In the previous example, you avoid duplication of code. Without using metadata in your application, you must specify the number of characters the user may enter into a text field, possibly in multiple places in your application. If the database schema is changed so that more or fewer characters are allowed, you must find and change all references to the maximum number of characters. Multiply this by many different fields, and a serious database schema change could be very bad news, indeed. With just this tiny bit of metadata, your application is more flexible and easier to maintain.

If that sounds like a powerful idea, allow me to introduce you to lightning in a bottle. The previous example used data that was automatically generated in the course of setting up your application's database. That's nothing compared to what you can accomplish when you write your own metadata.

Let's suppose that you begin programming in a new environment where there is a database containing years worth of data about a company's records. Soon after you begin, the company comes under an income tax audit. Inquisitive government agents begin demanding all sorts of information about the company's records. These demands are heard by the company's lawyers and accountants, who are familiar with your reputation as an outstanding programmer. They deluge you with requests for reports about all sorts of things contained in the company's database.

You begin construction of an application that will generate these reports as fast as you can. However, it's very difficult to keep up. The data is not all well-annotated, which results in much confusion about exactly what data should be in which report, and the details of the reports keep changing. For instance, the Employee Expense Report contains data about work-related expenses that have been reimbursed to employees for the past three years. Bob from the accounting department is delighted with your ability to retrieve all this data from the database so that he can present it to the government agents, but the agents keep changing their demands regarding what data they want to see.
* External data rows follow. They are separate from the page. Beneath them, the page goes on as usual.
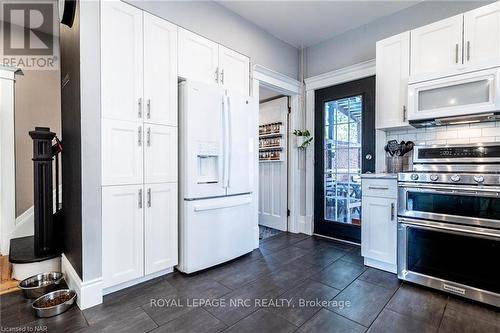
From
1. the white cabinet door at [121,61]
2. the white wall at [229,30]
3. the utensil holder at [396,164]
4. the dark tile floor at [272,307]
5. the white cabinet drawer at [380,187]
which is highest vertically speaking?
the white wall at [229,30]

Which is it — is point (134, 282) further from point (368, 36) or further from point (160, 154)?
point (368, 36)

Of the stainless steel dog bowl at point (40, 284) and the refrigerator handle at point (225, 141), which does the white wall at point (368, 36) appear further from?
the stainless steel dog bowl at point (40, 284)

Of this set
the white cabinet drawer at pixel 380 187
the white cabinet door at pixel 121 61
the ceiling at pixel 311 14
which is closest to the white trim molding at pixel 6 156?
the white cabinet door at pixel 121 61

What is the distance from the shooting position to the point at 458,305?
1.87m

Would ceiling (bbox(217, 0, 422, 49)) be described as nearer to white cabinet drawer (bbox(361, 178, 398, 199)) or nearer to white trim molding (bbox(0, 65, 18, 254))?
white cabinet drawer (bbox(361, 178, 398, 199))

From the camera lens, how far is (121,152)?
201 centimetres

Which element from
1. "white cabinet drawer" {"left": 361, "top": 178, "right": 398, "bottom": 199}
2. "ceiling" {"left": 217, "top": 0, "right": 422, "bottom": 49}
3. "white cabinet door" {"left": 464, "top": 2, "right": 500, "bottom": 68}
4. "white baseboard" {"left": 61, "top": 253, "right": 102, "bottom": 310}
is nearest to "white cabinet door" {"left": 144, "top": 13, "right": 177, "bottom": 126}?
"ceiling" {"left": 217, "top": 0, "right": 422, "bottom": 49}

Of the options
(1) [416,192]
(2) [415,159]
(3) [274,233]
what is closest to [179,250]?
(3) [274,233]

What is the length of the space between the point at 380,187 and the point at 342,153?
40.1 inches

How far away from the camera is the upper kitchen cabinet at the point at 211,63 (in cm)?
245

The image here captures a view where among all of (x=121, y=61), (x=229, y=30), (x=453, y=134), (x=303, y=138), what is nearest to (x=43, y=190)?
(x=121, y=61)

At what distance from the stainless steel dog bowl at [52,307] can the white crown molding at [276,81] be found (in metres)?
2.86

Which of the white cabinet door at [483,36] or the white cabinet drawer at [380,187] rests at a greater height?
the white cabinet door at [483,36]

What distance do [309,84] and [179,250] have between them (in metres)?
2.93
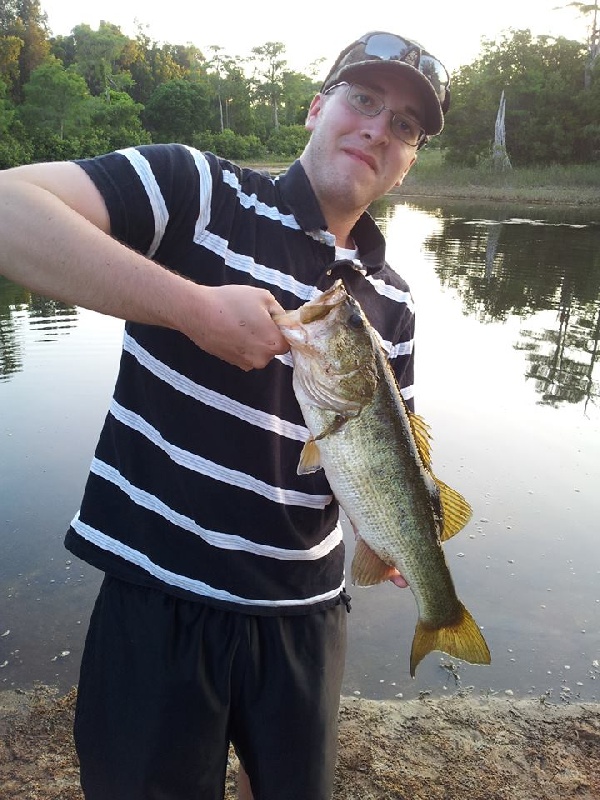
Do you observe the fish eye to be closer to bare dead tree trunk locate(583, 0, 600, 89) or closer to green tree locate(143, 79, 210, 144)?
bare dead tree trunk locate(583, 0, 600, 89)

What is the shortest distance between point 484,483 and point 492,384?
3.03 metres

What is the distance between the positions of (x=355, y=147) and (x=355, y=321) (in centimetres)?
73

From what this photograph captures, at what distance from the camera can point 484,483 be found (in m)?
6.27

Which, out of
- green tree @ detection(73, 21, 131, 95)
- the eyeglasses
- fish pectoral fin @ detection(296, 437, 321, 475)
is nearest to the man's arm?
fish pectoral fin @ detection(296, 437, 321, 475)

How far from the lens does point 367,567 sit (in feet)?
8.33

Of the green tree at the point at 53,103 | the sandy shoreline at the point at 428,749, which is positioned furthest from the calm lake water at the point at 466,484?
the green tree at the point at 53,103

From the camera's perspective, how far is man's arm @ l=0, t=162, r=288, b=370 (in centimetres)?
162

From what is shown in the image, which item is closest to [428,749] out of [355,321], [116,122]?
[355,321]

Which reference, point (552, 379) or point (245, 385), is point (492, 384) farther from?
point (245, 385)

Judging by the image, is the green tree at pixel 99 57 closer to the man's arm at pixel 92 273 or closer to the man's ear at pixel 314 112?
the man's ear at pixel 314 112

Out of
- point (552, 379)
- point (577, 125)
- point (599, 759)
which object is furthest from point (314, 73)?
point (599, 759)

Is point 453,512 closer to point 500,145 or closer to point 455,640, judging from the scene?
point 455,640

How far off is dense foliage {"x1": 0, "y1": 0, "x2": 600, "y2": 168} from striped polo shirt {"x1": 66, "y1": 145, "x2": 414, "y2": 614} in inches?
1600

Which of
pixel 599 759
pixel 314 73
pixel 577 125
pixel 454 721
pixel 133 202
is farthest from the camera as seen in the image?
pixel 314 73
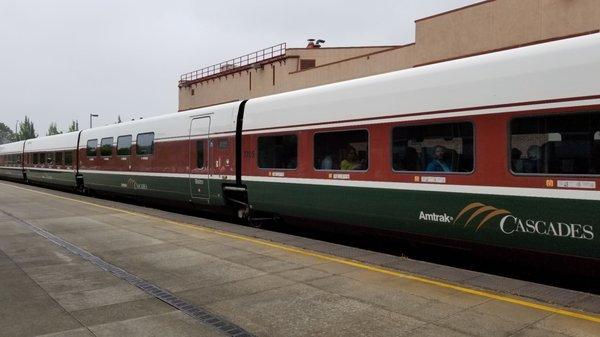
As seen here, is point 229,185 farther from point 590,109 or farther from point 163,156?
point 590,109

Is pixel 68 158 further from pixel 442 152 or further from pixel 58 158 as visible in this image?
pixel 442 152

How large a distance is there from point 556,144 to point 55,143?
27.1m

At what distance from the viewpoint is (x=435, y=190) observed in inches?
291

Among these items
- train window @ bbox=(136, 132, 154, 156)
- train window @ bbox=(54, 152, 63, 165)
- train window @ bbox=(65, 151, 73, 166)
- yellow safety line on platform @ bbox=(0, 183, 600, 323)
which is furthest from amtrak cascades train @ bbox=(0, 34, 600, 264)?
train window @ bbox=(54, 152, 63, 165)

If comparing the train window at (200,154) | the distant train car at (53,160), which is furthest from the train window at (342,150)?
the distant train car at (53,160)

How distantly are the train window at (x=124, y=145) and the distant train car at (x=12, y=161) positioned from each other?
2027 cm

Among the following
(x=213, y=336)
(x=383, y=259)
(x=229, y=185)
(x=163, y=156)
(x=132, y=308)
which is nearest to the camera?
(x=213, y=336)

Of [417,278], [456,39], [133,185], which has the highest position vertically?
[456,39]

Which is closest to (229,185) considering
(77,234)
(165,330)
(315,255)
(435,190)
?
(77,234)

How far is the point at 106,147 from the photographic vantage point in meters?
20.4

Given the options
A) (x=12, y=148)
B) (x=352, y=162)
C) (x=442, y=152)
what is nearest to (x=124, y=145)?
(x=352, y=162)

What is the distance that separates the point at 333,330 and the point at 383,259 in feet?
11.2

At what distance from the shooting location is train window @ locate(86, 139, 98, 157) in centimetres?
2155

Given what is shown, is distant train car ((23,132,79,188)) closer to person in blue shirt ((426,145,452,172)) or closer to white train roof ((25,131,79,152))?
white train roof ((25,131,79,152))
First, they keep changing the time frame that they want to see data for. Then, they keep changing what categories of expense that they will and will not accept as a legitimate business expense. Furthermore, they want the report filtered down to transactions over $1000 one week, and then $500 the next. It would seem like a hopeless situation because every time a new demand for data is received, you must write code to generate a report to meet the demand.

This serves as an extreme example of changing requirements. Consider writing metadata about these reports that you must generate. Many modern languages and frameworks include libraries for working with standardized formats, such as XML and JSON. Try writing a file in an approriate format that contains data about the report that must be generated. Whatever decisions you must make about the report that are subject to change are best kept as metadata whenever possible. Put the categories of expenses for each report, time frames, and the minimum transaction amounts in metadata. From now on, whenever you need to change what is on this report, you no longer have to write and debug code. Just modify your metadata. Once you have extensive metadata, you may even be able to generate reports that are brand new to the recipient, but simply a matter of modifying metadata on your part.

Here, the word "transformative" applies doubly. It can transform your client's perception of your ability to deliver solutions as it allows you to transform one program into a seemly compltely different one.